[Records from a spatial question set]
┌──
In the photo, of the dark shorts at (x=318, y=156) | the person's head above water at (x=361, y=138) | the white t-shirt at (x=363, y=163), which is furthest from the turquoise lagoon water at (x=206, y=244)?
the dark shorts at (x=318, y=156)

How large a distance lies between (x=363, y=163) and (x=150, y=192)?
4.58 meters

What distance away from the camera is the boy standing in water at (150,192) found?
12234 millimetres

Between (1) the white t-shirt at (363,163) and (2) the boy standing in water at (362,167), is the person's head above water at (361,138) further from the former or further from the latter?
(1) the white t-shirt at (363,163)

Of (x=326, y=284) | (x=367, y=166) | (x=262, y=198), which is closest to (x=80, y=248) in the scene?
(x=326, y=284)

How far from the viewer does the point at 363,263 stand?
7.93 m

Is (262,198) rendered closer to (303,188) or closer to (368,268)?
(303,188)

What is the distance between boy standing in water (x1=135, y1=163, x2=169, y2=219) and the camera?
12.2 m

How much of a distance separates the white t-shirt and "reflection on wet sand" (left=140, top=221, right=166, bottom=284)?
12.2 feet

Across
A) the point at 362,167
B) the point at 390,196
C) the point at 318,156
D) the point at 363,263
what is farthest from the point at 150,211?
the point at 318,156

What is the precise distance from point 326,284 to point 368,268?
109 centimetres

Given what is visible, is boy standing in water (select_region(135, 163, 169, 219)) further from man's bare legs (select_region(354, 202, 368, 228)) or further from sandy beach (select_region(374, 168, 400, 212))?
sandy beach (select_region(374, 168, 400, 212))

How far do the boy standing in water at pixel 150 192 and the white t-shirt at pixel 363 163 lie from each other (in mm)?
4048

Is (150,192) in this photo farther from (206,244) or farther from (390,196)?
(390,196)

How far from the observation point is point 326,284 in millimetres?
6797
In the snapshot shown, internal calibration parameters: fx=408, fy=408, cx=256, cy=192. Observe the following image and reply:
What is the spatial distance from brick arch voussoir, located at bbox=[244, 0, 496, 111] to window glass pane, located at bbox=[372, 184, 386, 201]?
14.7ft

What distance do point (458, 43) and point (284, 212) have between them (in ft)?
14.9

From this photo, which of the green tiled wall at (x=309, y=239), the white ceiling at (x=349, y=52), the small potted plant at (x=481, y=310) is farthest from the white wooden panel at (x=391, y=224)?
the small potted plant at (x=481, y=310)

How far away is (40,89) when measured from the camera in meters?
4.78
└──
_WHAT IS EXPECTED_
Edit all of the material above so that "boy standing in water" becomes "child standing in water" wherever it appears, keeping every other part unchanged.

_THE RESULT_
In the photo, of the dark shorts at (x=318, y=156) | the person's head above water at (x=361, y=138) | the white t-shirt at (x=363, y=163), which is furthest from the turquoise lagoon water at (x=206, y=244)?
the dark shorts at (x=318, y=156)

How large a distance lies between (x=363, y=163) and (x=150, y=192)?
4.58 meters

What distance away from the camera is the child standing in water at (150,192) found?
12234 millimetres

Between (1) the white t-shirt at (363,163) and (2) the child standing in water at (362,167), is the person's head above water at (361,138) further from the former or further from the latter?
(1) the white t-shirt at (363,163)

Of (x=326, y=284) | (x=367, y=166) | (x=262, y=198), which is closest to (x=80, y=248) in the scene?
(x=326, y=284)

How far from the viewer does the point at 363,263 stand?
7.93 m

Is (262,198) rendered closer to (303,188) or closer to (368,268)?
(303,188)

What is the distance between child standing in water (x1=135, y1=163, x2=169, y2=219) and the camera?
12.2 m

How much of a distance separates the white t-shirt and "reflection on wet sand" (left=140, top=221, right=166, bottom=284)?
12.2 feet

Across
A) the point at 362,167
B) the point at 390,196
C) the point at 318,156
D) the point at 363,263
what is farthest from the point at 150,211?
the point at 318,156

What is the precise distance from point 326,284 to point 368,268?
109 centimetres

Given what is visible, is child standing in water (select_region(135, 163, 169, 219)) further from man's bare legs (select_region(354, 202, 368, 228)) or further from sandy beach (select_region(374, 168, 400, 212))?
sandy beach (select_region(374, 168, 400, 212))

How far do the child standing in water at pixel 150 192 and the white t-shirt at pixel 363 163 lie from each other (in mm)?
4048

Is (150,192) in this photo farther from (206,244) or farther from (390,196)?
(390,196)

How far from the observation point is point 326,284 in millimetres?
6797
In the snapshot shown, internal calibration parameters: fx=408, fy=408, cx=256, cy=192. Observe the following image and reply:
What is the spatial distance from brick arch voussoir, located at bbox=[244, 0, 496, 111] to window glass pane, located at bbox=[372, 184, 386, 201]?
14.7ft

What distance do point (458, 43) and point (284, 212) have between them (in ft)?
14.9

From this photo, which of the green tiled wall at (x=309, y=239), the white ceiling at (x=349, y=52), the small potted plant at (x=481, y=310) is farthest from the white wooden panel at (x=391, y=224)?
the small potted plant at (x=481, y=310)

How far away is (40,89) when measured from the camera in meters?
4.78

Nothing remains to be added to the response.